III. Im Rahmen seines nach § 159 SGG auszuübenden Ermessens hat der Senat das Interesse des Klägers an einer möglichst zeitnahen Erledigung des Rechtsstreits gegenüber den Nachteilen durch den Verlust einer Tatsacheninstanz abgewogen und sich angesichts der erheblichen Mängel des sozialgerichtlichen Verfahrens für eine Zurückverweisung entschieden. Hierbei hat es berücksichtigt, dass der Rechtsstreit noch weit von einer Entscheidungsreife entfernt ist und weitere tatsächliche Ermittlungen erfordert, weshalb der Verlust einer Tatsacheninstanz, wie er wegen der vom Sozialgericht unterlassenen vollständigen Aufklärung des Sachverhalts praktisch eingetreten ist, besonders ins Gewicht fällt. Die Zurückverweisung stellt die dem gesetzlichen Modell entsprechenden zwei Tatsacheninstanzen wieder her. Auch der Grundsatz der Prozessökonomie führt nicht dazu, den Rechtsstreit bereits jetzt abschließend in der Berufungsinstanz zu behandeln. Denn das gesamte Verfahren vor dem Senat hat vom Eingang der Berufung am 27. April 2012 bis zum Tag der Verkündung des Urteils nur knapp sieben Monate in Anspruch genommen, so dass es prozessökonomischer erscheint, dem Sozialgericht zunächst Gelegenheit zur Aufklärung des Sachverhalts zu geben. Zudem haben die Beteiligten selbst übereinstimmend die Zurückverweisung an das Sozialgericht beantragt.

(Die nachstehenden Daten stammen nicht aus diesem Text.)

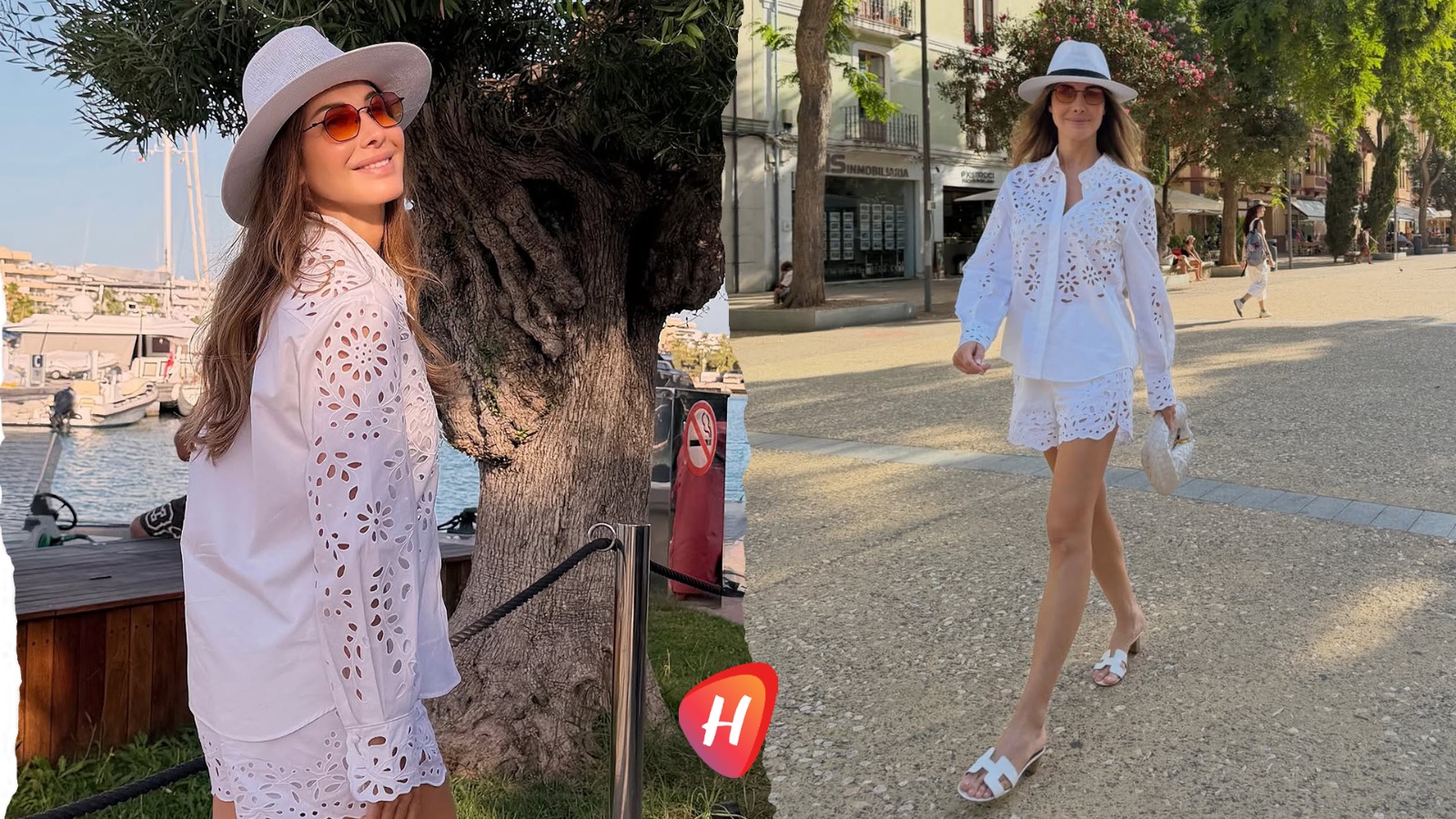نانسي عجرم.. براءةالأبيض وعفوية الشورت بعيداً عن أضواء المسرح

Aufgrund des Erfolgs des Hauptantrags ist über den Hilfsantrag nicht mehr zu befinden.

Das Sozialgericht wird in seiner Kostenentscheidung auch über die Kosten der Berufung zu befinden haben.

Die Voraussetzungen für die Zulassung der Revision (§ 160 Absatz 2 SGG) sind nicht gegeben.